## Task requirements
In the passage on orforglipron's approval, what size does Morgan Stanley project the global oral obesity drug market could reach by 2035?

## Exercise passage
One day after the U.S. Food and Drug Administration granted approval to Eli Lilly's orforglipron — the first oral GLP-1 receptor agonist pill cleared for chronic weight management — pharmacy benefit managers including CVS Caremark and Express Scripts moved Friday to classify the drug within their formulary review tracks, according to industry sources familiar with the process. The rapid response underscores the enormous commercial pressure building around the oral obesity drug market, which analysts at Morgan Stanley have projected could reach $150 billion globally by 2035.
Lilly's approval, backed by data from the ATTAIN clinical trial program showing meaningful weight reduction versus placebo without the need for injections, positions orforglipron as a potential market disruptor against Novo Nordisk's injectable semaglutide franchise. The pill formulation is widely expected to ease one of the primary access barriers patients have cited — needle aversion — and could substantially expand the treatable population. On Friday, several large employer health plan administrators publicly acknowledged they were accelerating internal coverage assessments.

## Dataset content
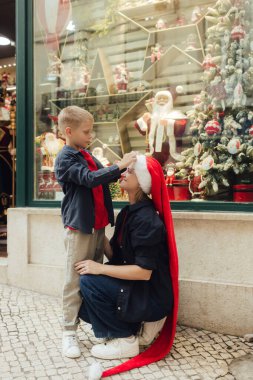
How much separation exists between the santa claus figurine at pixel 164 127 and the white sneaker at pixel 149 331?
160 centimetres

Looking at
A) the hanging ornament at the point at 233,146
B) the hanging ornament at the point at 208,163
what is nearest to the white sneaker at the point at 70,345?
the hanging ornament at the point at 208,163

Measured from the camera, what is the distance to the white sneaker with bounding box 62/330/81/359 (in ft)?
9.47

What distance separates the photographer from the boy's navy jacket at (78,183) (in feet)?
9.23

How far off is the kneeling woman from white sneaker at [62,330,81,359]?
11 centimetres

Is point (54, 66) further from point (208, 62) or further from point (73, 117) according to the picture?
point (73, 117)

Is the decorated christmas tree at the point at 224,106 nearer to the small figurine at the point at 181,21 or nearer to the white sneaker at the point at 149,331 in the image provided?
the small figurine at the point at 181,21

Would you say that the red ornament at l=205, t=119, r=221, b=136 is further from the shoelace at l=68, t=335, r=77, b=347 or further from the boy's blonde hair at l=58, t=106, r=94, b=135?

* * *

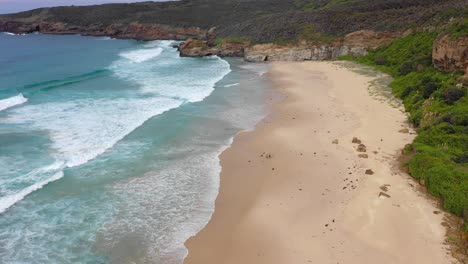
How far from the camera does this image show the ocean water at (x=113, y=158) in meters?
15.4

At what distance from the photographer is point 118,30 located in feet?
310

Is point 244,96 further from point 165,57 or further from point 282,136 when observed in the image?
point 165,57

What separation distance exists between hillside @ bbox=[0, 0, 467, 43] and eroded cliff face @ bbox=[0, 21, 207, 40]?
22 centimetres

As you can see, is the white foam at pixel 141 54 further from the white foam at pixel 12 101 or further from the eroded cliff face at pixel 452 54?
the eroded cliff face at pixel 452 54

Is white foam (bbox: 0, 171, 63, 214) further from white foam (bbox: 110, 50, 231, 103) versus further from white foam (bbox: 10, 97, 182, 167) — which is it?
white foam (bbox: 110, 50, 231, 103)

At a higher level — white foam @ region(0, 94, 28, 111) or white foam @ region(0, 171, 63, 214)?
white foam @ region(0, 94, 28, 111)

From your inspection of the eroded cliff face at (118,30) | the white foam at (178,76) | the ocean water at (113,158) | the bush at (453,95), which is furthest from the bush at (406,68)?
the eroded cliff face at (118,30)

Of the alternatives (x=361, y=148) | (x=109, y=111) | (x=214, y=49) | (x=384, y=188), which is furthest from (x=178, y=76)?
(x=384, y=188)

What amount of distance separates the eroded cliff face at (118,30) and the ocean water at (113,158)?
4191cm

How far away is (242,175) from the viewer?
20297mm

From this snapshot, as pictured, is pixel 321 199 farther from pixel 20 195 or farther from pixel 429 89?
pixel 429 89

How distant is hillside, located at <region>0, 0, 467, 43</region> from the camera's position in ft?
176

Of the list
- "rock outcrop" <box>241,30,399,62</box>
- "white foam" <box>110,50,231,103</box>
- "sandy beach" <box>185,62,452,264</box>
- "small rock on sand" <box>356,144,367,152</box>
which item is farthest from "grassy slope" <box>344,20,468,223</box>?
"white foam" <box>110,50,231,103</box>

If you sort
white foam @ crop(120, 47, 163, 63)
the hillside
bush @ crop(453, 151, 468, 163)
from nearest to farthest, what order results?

## Output of the exercise
$150 billion